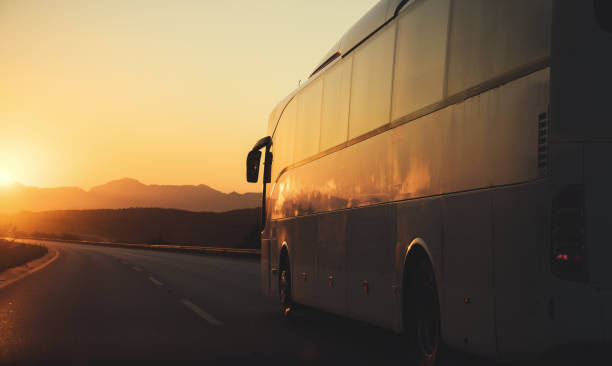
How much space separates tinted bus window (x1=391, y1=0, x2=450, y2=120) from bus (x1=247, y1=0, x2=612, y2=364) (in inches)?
0.8

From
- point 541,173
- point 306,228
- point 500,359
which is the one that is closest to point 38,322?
point 306,228

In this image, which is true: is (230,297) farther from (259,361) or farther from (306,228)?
(259,361)

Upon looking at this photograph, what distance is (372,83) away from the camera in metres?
8.48

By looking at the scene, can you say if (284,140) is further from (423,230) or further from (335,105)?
(423,230)

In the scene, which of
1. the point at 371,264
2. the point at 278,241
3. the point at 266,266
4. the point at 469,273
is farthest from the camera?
the point at 266,266

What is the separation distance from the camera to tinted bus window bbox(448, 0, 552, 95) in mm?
5059

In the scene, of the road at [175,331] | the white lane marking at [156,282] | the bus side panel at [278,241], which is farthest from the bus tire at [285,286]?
the white lane marking at [156,282]

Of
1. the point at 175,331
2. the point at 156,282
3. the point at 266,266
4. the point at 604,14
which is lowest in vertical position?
the point at 175,331

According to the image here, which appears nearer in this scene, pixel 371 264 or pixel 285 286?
pixel 371 264

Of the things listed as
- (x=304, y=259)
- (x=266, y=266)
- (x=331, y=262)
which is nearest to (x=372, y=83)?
(x=331, y=262)

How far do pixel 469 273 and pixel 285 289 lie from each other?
21.0ft

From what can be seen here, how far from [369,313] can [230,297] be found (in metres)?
7.42

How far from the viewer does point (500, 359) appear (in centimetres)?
537

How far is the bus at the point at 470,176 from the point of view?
15.2ft
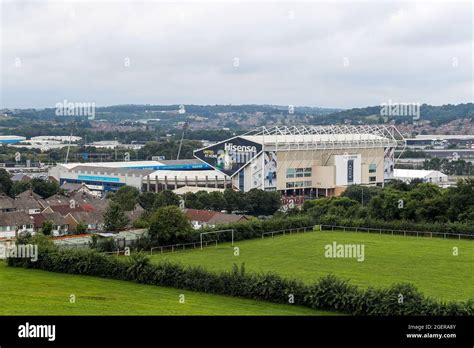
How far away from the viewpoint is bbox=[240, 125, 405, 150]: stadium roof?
58.3 m

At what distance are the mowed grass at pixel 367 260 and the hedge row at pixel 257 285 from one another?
11.6 ft

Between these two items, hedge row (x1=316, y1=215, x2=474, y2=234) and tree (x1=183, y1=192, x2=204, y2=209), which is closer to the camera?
hedge row (x1=316, y1=215, x2=474, y2=234)

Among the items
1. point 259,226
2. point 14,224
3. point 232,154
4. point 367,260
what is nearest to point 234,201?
point 259,226

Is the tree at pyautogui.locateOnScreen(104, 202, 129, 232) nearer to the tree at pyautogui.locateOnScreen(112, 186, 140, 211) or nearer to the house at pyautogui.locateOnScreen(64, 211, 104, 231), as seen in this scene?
the house at pyautogui.locateOnScreen(64, 211, 104, 231)

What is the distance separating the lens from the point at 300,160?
59344 mm

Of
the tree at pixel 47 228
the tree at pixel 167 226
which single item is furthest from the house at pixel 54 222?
the tree at pixel 167 226

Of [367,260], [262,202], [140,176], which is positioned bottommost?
[367,260]

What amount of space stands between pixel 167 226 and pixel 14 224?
30.5 ft

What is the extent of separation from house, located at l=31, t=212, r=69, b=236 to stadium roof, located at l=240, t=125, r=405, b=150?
22.9 metres

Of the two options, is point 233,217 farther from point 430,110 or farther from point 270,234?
point 430,110

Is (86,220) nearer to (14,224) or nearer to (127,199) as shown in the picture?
(14,224)

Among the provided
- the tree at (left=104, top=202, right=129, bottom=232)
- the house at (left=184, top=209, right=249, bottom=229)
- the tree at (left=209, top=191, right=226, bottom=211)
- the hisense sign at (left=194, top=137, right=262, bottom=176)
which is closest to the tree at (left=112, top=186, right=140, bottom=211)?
the house at (left=184, top=209, right=249, bottom=229)

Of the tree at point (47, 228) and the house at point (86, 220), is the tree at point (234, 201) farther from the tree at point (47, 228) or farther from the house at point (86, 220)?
the tree at point (47, 228)

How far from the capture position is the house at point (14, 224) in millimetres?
34188
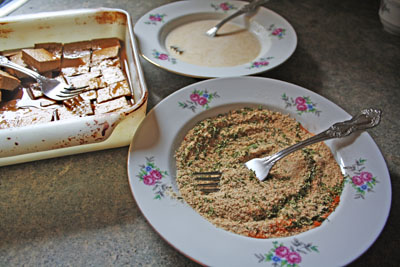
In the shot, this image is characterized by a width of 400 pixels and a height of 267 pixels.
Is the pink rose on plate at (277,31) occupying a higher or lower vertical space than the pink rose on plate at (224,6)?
lower

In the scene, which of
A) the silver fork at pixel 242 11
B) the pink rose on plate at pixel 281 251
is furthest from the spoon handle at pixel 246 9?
the pink rose on plate at pixel 281 251

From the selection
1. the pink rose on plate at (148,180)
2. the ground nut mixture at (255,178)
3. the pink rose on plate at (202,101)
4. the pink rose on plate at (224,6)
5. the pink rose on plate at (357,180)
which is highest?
the pink rose on plate at (224,6)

(WORK TO BE COMPLETED):
Put everything from the line containing "Of [367,260], [262,202], [140,176], which" down to the line containing "22.9 metres" into a Markdown table with the columns Number and Text, numbering each line and leaving out blank lines.

(OUTPUT FOR THIS EXERCISE):
| Number | Text |
|---|---|
| 1 | Of [367,260], [262,202], [140,176], which is positioned bottommost? |
| 2 | [367,260] |
| 3 | What amount of space stands between pixel 167 226 and pixel 14 224? |
| 4 | 30.5 ft |
| 5 | What is the extent of separation from house, located at l=31, t=212, r=69, b=236 to stadium roof, located at l=240, t=125, r=405, b=150? |
| 6 | 22.9 metres |